Problem details: Copy the listing exactly. Omit nothing.

= = = = = = =

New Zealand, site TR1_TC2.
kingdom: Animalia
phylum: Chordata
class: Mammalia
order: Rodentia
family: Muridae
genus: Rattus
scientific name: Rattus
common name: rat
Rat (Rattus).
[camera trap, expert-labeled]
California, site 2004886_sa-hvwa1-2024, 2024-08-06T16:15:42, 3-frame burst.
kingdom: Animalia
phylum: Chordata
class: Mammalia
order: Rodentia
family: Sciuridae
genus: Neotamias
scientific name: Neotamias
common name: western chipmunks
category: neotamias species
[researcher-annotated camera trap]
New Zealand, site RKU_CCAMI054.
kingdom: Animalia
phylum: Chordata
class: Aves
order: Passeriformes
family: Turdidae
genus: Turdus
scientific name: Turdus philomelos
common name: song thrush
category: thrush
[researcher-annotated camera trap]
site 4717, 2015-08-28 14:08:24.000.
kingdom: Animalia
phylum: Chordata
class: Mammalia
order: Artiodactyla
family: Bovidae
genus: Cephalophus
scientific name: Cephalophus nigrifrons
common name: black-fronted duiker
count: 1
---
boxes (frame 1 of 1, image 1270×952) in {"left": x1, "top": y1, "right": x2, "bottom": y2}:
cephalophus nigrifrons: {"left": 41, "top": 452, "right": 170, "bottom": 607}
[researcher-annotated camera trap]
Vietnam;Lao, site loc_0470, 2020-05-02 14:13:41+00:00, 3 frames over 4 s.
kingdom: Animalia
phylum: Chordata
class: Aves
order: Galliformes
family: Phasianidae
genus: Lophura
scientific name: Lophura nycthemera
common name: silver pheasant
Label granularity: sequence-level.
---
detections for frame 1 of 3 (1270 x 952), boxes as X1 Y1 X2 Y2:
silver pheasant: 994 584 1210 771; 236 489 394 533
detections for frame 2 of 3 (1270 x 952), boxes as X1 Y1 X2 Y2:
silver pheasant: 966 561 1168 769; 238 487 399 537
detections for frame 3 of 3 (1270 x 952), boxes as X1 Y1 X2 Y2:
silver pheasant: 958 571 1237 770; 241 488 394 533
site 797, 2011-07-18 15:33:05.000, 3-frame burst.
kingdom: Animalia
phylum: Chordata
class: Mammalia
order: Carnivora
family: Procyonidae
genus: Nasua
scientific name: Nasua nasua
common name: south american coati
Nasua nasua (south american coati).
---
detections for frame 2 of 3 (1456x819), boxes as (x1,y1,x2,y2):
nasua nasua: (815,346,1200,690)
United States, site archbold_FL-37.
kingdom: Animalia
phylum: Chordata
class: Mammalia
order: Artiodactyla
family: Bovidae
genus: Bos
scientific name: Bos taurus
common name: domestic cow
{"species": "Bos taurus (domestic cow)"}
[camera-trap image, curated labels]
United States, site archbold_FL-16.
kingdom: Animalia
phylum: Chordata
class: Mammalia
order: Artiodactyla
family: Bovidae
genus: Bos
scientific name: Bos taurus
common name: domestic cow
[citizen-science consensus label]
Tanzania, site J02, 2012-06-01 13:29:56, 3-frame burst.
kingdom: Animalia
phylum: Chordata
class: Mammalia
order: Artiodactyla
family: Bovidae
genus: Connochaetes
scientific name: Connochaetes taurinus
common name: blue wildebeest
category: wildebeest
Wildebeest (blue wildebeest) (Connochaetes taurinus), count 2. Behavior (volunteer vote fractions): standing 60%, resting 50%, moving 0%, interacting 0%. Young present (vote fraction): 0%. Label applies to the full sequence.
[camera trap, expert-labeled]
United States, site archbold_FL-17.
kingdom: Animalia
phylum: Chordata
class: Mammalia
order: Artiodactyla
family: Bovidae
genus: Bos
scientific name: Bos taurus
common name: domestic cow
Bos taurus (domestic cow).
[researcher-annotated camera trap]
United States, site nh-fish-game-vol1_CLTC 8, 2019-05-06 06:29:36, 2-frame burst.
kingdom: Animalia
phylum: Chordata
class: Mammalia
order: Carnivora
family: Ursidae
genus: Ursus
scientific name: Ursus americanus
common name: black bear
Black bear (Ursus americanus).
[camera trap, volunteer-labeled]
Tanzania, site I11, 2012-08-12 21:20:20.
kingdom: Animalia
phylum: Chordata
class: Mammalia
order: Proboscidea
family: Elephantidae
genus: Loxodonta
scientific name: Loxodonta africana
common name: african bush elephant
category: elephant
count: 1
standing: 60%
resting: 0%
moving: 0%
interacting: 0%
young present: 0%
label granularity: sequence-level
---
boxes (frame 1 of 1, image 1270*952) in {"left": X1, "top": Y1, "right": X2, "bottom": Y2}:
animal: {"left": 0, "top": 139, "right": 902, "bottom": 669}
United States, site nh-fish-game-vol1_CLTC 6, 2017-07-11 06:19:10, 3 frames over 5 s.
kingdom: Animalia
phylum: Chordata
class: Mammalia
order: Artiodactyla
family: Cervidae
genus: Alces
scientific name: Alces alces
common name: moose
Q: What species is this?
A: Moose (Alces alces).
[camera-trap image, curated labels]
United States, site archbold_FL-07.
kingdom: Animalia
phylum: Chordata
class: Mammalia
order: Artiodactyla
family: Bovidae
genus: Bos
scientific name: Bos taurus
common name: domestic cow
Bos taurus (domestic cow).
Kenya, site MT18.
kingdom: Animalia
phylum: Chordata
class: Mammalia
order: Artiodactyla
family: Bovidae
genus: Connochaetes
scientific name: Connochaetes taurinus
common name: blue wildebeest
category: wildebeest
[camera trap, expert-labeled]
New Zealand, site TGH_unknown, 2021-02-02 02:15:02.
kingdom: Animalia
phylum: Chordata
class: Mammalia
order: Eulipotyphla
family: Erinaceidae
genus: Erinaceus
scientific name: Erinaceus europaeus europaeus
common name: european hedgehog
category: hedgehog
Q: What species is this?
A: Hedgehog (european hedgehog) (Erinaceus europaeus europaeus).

= = = = = = =

Solved problem:
New Zealand, site TR1_TC2.
kingdom: Animalia
phylum: Chordata
class: Mammalia
order: Rodentia
family: Muridae
genus: Rattus
scientific name: Rattus
common name: rat
Rat (Rattus).
[camera trap, expert-labeled]
California, site 2004886_sa-hvwa1-2024, 2024-08-06T16:15:42, 3-frame burst.
kingdom: Animalia
phylum: Chordata
class: Mammalia
order: Rodentia
family: Sciuridae
genus: Neotamias
scientific name: Neotamias
common name: western chipmunks
category: neotamias species
[researcher-annotated camera trap]
New Zealand, site RKU_CCAMI054.
kingdom: Animalia
phylum: Chordata
class: Aves
order: Passeriformes
family: Turdidae
genus: Turdus
scientific name: Turdus philomelos
common name: song thrush
category: thrush
[researcher-annotated camera trap]
site 4717, 2015-08-28 14:08:24.000.
kingdom: Animalia
phylum: Chordata
class: Mammalia
order: Artiodactyla
family: Bovidae
genus: Cephalophus
scientific name: Cephalophus nigrifrons
common name: black-fronted duiker
count: 1
---
boxes (frame 1 of 1, image 1270×952) in {"left": x1, "top": y1, "right": x2, "bottom": y2}:
cephalophus nigrifrons: {"left": 41, "top": 452, "right": 170, "bottom": 607}
[researcher-annotated camera trap]
Vietnam;Lao, site loc_0470, 2020-05-02 14:13:41+00:00, 3 frames over 4 s.
kingdom: Animalia
phylum: Chordata
class: Aves
order: Galliformes
family: Phasianidae
genus: Lophura
scientific name: Lophura nycthemera
common name: silver pheasant
Label granularity: sequence-level.
---
detections for frame 1 of 3 (1270 x 952), boxes as X1 Y1 X2 Y2:
silver pheasant: 994 584 1210 771; 236 489 394 533
detections for frame 2 of 3 (1270 x 952), boxes as X1 Y1 X2 Y2:
silver pheasant: 966 561 1168 769; 238 487 399 537
detections for frame 3 of 3 (1270 x 952), boxes as X1 Y1 X2 Y2:
silver pheasant: 958 571 1237 770; 241 488 394 533
site 797, 2011-07-18 15:33:05.000, 3-frame burst.
kingdom: Animalia
phylum: Chordata
class: Mammalia
order: Carnivora
family: Procyonidae
genus: Nasua
scientific name: Nasua nasua
common name: south american coati
Nasua nasua (south american coati).
---
detections for frame 2 of 3 (1456x819), boxes as (x1,y1,x2,y2):
nasua nasua: (815,346,1200,690)
United States, site archbold_FL-37.
kingdom: Animalia
phylum: Chordata
class: Mammalia
order: Artiodactyla
family: Bovidae
genus: Bos
scientific name: Bos taurus
common name: domestic cow
{"species": "Bos taurus (domestic cow)"}
[camera-trap image, curated labels]
United States, site archbold_FL-16.
kingdom: Animalia
phylum: Chordata
class: Mammalia
order: Artiodactyla
family: Bovidae
genus: Bos
scientific name: Bos taurus
common name: domestic cow
[citizen-science consensus label]
Tanzania, site J02, 2012-06-01 13:29:56, 3-frame burst.
kingdom: Animalia
phylum: Chordata
class: Mammalia
order: Artiodactyla
family: Bovidae
genus: Connochaetes
scientific name: Connochaetes taurinus
common name: blue wildebeest
category: wildebeest
Wildebeest (blue wildebeest) (Connochaetes taurinus), count 2. Behavior (volunteer vote fractions): standing 60%, resting 50%, moving 0%, interacting 0%. Young present (vote fraction): 0%. Label applies to the full sequence.
[camera trap, expert-labeled]
United States, site archbold_FL-17.
kingdom: Animalia
phylum: Chordata
class: Mammalia
order: Artiodactyla
family: Bovidae
genus: Bos
scientific name: Bos taurus
common name: domestic cow
Bos taurus (domestic cow).
[researcher-annotated camera trap]
United States, site nh-fish-game-vol1_CLTC 8, 2019-05-06 06:29:36, 2-frame burst.
kingdom: Animalia
phylum: Chordata
class: Mammalia
order: Carnivora
family: Ursidae
genus: Ursus
scientific name: Ursus americanus
common name: black bear
Black bear (Ursus americanus).
[camera trap, volunteer-labeled]
Tanzania, site I11, 2012-08-12 21:20:20.
kingdom: Animalia
phylum: Chordata
class: Mammalia
order: Proboscidea
family: Elephantidae
genus: Loxodonta
scientific name: Loxodonta africana
common name: african bush elephant
category: elephant
count: 1
standing: 60%
resting: 0%
moving: 0%
interacting: 0%
young present: 0%
label granularity: sequence-level
---
boxes (frame 1 of 1, image 1270*952) in {"left": X1, "top": Y1, "right": X2, "bottom": Y2}:
animal: {"left": 0, "top": 139, "right": 902, "bottom": 669}
United States, site nh-fish-game-vol1_CLTC 6, 2017-07-11 06:19:10, 3 frames over 5 s.
kingdom: Animalia
phylum: Chordata
class: Mammalia
order: Artiodactyla
family: Cervidae
genus: Alces
scientific name: Alces alces
common name: moose
Q: What species is this?
A: Moose (Alces alces).
[camera-trap image, curated labels]
United States, site archbold_FL-07.
kingdom: Animalia
phylum: Chordata
class: Mammalia
order: Artiodactyla
family: Bovidae
genus: Bos
scientific name: Bos taurus
common name: domestic cow
Bos taurus (domestic cow).
Kenya, site MT18.
kingdom: Animalia
phylum: Chordata
class: Mammalia
order: Artiodactyla
family: Bovidae
genus: Connochaetes
scientific name: Connochaetes taurinus
common name: blue wildebeest
category: wildebeest
[camera trap, expert-labeled]
New Zealand, site TGH_unknown, 2021-02-02 02:15:02.
kingdom: Animalia
phylum: Chordata
class: Mammalia
order: Eulipotyphla
family: Erinaceidae
genus: Erinaceus
scientific name: Erinaceus europaeus europaeus
common name: european hedgehog
category: hedgehog
Q: What species is this?
A: Hedgehog (european hedgehog) (Erinaceus europaeus europaeus).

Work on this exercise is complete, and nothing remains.